_EXERCISE AIM_
Produce the listing below again, exactly as shown.

_RECORDS SUPPLIED_
..............................

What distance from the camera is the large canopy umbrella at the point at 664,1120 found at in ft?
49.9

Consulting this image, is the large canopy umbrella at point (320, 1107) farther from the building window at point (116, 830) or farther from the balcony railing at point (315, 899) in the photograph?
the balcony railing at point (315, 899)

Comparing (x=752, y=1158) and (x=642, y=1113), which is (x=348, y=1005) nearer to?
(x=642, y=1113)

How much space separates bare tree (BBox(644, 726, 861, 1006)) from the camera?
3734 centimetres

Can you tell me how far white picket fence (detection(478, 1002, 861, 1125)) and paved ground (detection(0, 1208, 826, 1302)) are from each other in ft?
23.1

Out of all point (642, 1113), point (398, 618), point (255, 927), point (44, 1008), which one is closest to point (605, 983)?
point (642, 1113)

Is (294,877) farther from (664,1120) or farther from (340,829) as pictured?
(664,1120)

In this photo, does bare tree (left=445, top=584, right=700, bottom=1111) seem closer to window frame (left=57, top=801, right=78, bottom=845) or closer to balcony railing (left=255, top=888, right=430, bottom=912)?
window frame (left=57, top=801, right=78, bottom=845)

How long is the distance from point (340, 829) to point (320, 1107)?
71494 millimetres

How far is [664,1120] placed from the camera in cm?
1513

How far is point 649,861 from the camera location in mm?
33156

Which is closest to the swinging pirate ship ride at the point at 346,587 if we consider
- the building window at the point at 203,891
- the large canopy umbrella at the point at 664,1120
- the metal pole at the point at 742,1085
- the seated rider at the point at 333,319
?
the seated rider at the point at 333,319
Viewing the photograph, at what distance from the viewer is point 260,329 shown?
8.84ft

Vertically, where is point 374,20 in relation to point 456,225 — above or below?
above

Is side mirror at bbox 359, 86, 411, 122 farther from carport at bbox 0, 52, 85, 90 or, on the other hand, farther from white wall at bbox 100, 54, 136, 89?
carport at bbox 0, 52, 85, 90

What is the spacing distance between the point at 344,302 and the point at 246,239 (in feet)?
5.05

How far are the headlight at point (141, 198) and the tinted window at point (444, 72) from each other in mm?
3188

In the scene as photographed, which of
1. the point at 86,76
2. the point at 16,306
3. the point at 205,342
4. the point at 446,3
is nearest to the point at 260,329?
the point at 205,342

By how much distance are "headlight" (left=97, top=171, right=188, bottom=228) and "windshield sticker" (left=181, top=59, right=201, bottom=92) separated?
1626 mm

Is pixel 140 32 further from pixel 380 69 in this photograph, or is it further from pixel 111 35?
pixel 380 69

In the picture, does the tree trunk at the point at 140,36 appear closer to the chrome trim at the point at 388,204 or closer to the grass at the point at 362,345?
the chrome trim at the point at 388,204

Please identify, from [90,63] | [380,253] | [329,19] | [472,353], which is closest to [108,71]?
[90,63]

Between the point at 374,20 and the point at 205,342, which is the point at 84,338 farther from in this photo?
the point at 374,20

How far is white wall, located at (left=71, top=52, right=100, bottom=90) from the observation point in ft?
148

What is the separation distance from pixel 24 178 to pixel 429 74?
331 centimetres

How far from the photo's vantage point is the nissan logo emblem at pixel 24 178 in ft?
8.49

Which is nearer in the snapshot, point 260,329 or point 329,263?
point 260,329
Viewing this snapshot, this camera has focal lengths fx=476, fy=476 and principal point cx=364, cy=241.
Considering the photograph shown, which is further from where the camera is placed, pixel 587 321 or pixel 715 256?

..............................

_RESPONSE_
What distance from the camera is the large canopy umbrella at the point at 664,1120 found at in ft?
49.9

Consulting this image, is the large canopy umbrella at point (320, 1107) farther from the building window at point (116, 830) or farther from the balcony railing at point (315, 899) in the photograph?
the balcony railing at point (315, 899)

Comparing (x=752, y=1158) and (x=642, y=1113), which is (x=348, y=1005) nearer to?
(x=642, y=1113)

How much space separates bare tree (BBox(644, 726, 861, 1006)) from the camera?
3734 centimetres

Can you tell me how far white picket fence (detection(478, 1002, 861, 1125)) and paved ground (detection(0, 1208, 826, 1302)) are from each other in ft?
23.1

Out of all point (642, 1113), point (398, 618), point (255, 927), point (44, 1008), which one is closest to point (605, 983)?
point (642, 1113)

Is (294,877) farther from (664,1120) or farther from (340,829) as pictured?
(664,1120)

In this photo, does bare tree (left=445, top=584, right=700, bottom=1111) seem closer to window frame (left=57, top=801, right=78, bottom=845) or closer to balcony railing (left=255, top=888, right=430, bottom=912)?
window frame (left=57, top=801, right=78, bottom=845)

How long is the distance from point (340, 829) to point (320, 1107)?
71494 millimetres

How far is [664,1120] placed from the camera in cm?
1513

How far is point 649,861 from the camera location in mm?
33156

Which is closest to the swinging pirate ship ride at the point at 346,587 if we consider
- the building window at the point at 203,891
- the large canopy umbrella at the point at 664,1120
- the metal pole at the point at 742,1085
- the seated rider at the point at 333,319
?
the seated rider at the point at 333,319
Viewing the photograph, at what distance from the viewer is point 260,329 shown?
8.84ft

Vertically, where is point 374,20 in relation to point 456,225 — above or below?
above

Is side mirror at bbox 359, 86, 411, 122 farther from carport at bbox 0, 52, 85, 90 or, on the other hand, farther from white wall at bbox 100, 54, 136, 89?
carport at bbox 0, 52, 85, 90

What is the spacing distance between the point at 344,302 and the point at 246,239 (in feet)?
5.05

How far are the headlight at point (141, 198) and the tinted window at point (444, 72) from each other in mm?
3188

In the scene as photographed, which of
1. the point at 86,76
2. the point at 16,306
3. the point at 205,342
4. the point at 446,3
is nearest to the point at 260,329?
the point at 205,342

By how much distance are "headlight" (left=97, top=171, right=188, bottom=228) and "windshield sticker" (left=181, top=59, right=201, bottom=92) separated?
1626 mm

Is pixel 140 32 further from pixel 380 69 in this photograph, or is it further from pixel 111 35?
pixel 380 69

In the picture, does the tree trunk at the point at 140,36 appear closer to the chrome trim at the point at 388,204 or closer to the grass at the point at 362,345?
the chrome trim at the point at 388,204

Please identify, from [90,63] | [380,253] | [329,19] | [472,353], which is closest to [108,71]?
[90,63]

Between the point at 374,20 and the point at 205,342, which is the point at 84,338 farther from in this photo?
the point at 374,20

How far is white wall, located at (left=71, top=52, right=100, bottom=90) from the observation point in ft?
148

What is the separation distance from pixel 24 178 to pixel 429 74?
331 centimetres

How far from the photo's vantage point is the nissan logo emblem at pixel 24 178 in ft?
8.49

Which is nearer in the snapshot, point 260,329 or point 329,263?
point 260,329
Viewing this snapshot, this camera has focal lengths fx=476, fy=476 and principal point cx=364, cy=241.
Considering the photograph shown, which is further from where the camera is placed, pixel 587 321 or pixel 715 256?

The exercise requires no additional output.